I want to modify that image so that the model misclassifies it as a 0.
I compute the gradient of the loss respect to the image and then update the image itself.

I would like to do this with Flux

``````index_image = 10
z = images[:, index_image:index_image] # a 4 classified as 4 by the model
zero_label = reshape([1, 0, 0, 0, 0, 0, 0, 0, 0, 0], (10, 1))

loss(x) = Flux.mse(model(x), zero_label)

for i in 1:100
∂loss = ForwardDiff.gradient(loss, z) # compute the gradient of loss respect to the image "z"
Flux.update!(opt, z, ∂loss)                 # update the image itself until the model classifies it as 0
end

model(z) |> println # now classified as 0 despite being a modified 4
``````

How can i do it?

I don’t speak English and I don’t know if my English is understandable, sorry for the mistakes.
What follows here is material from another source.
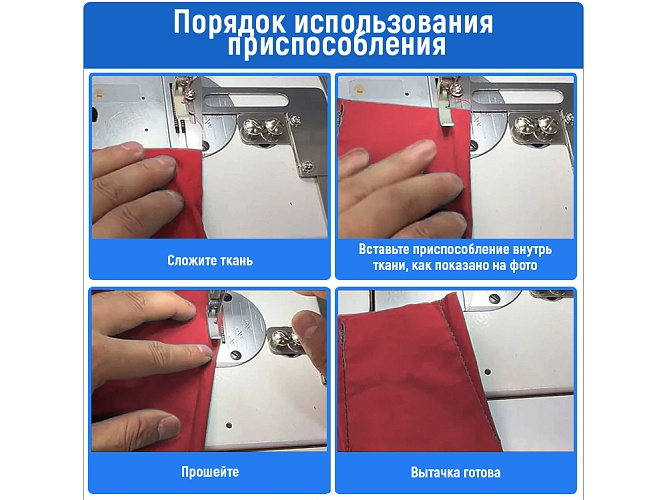 Порядок использования приспособления

Сложите ткань

Вставьте приспособление внутрь ткани, как показано на фото

Прошейте

Вытачка готова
Your English is fine, but you’re going to have to provide some more information to properly troubleshoot this . We can’t do anything with just “your code broke the model on my pc”.
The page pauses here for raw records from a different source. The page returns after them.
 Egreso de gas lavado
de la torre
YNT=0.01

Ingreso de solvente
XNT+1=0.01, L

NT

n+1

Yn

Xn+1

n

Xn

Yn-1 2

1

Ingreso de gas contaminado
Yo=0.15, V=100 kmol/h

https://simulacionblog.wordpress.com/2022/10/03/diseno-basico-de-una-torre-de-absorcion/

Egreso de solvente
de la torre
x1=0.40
1. The error and stacktrace you get (i.e. what julia outputs when the model is “broken”)
2. The version of Flux you’re using
3. The structure of your model. This should be as easy as copying the output of `println(model)`. You probably won’t have to change it, but it’s hard to debug without actually seeing what it is.
2 Likes

I don’t get an error from julia. If I run the program, it will terminate without any error.
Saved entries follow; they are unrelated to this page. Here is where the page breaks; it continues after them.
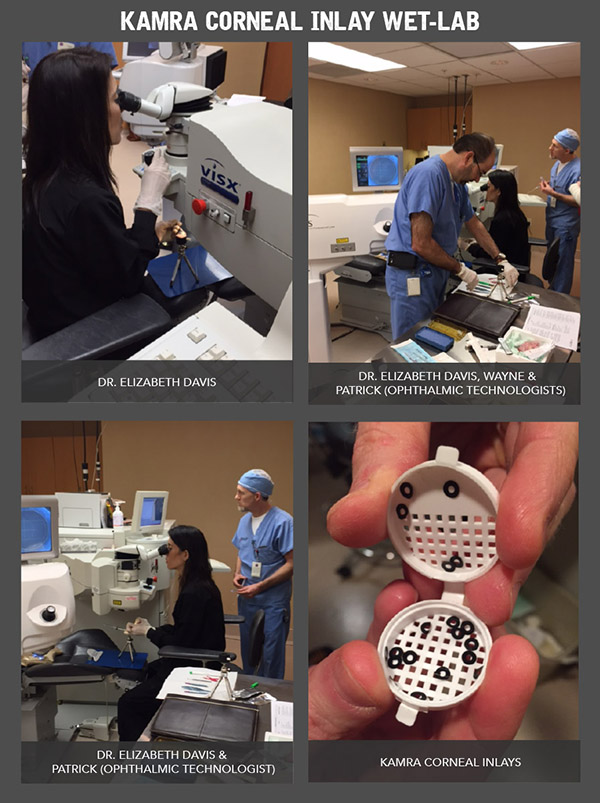 KAMRA CORNEAL INLAY WET-LAB

VISX

DR. ELIZABETH DAVIS

DR. ELIZABETH DAVIS, WAYNE & PATRICK (OPHTHALMIC TECHNOLOGISTS)

DR. ELIZABETH DAVIS & PATRICK (OPHTHALMIC TECHNOLOGIST)

KAMRA CORNEAL INLAYS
I noticed that with ForwardDiff.gradient the image (in this case a 4) is modified correctly until it is classified as 0.

``````for i in 1:100
Flux.update!(opt, z, ∂loss)
end

model(z) |> println # now the model classifies the modified image as a 0
``````

If I put a loss(z) |> println in the for loop I see that the loss decrease

If I try to do the same thing with Flux.gradient I get NaN32 from the loss (after the first evaluation of the gradient).

``````for i in 1:100
∂loss = Flux.gradient(loss, z)  # the gradient of the loss respect to the first parameter (the image z)
loss(z) |> println # NaN32 after first evaluation of ∂loss
Flux.update!(opt, z, ∂loss)
end
``````

If i put at the end of the code this

``````model(images) |> println  # matrix full of NaN32
accuracy(model(images), labels) |> println # 9.8%, before was 96.7%
loss(z) |> println  # NaN32
``````

For same reason the evaluation of the gradient of the loss respect to the image z changes the NN.

I’m using julia 1.5.3.
The model saved on the disk is a very simple pretrained fully connected NN:
Chain(Dense(784, 200),
BatchNorm(200, λ = relu),
Dropout(0.3),
Dense(200, 10),
softmax)

I’ve experienced a similar issue (while computing gradient with respect to input), and in my case I think it was due to this bug: calling `softmax` (on a `CuArray`) updates its argument in place.

I’m not sure it’s exactly the same problem, but maybe you’re hitting a similar problem. Could you try and see if things work as expected on the CPU?

I have not a nvidia gpu.
All is running on the cpu (ryzen 5 3500u).

edit: I have tried another model without softmax, i got the same problem
the new model is: Chain(Dense(784, 100), BatchNorm(100, λ = relu), Dropout(0.3), Dense(100, 10), my_activation)

where my_activation is:

``````function my_activation(x)
k = abs.(x)
k./sum(k, dims=1)
end
``````

after the first evaluation of the gradient respect to the image z the model is broken and the loss(z) is NaN32

If I put this instruction after loading the model (Model Reference · Flux):

``````Flux.testmode!(model)
``````

this finally works:

``````for i in 1:100
By default, `BatchNorm` will update its internal statistics when called in the context of `gradient`. As you noted, `Flux.testmode!` fixes this because it will freeze all normalization layers and prevent this updating even when gradients are being taken.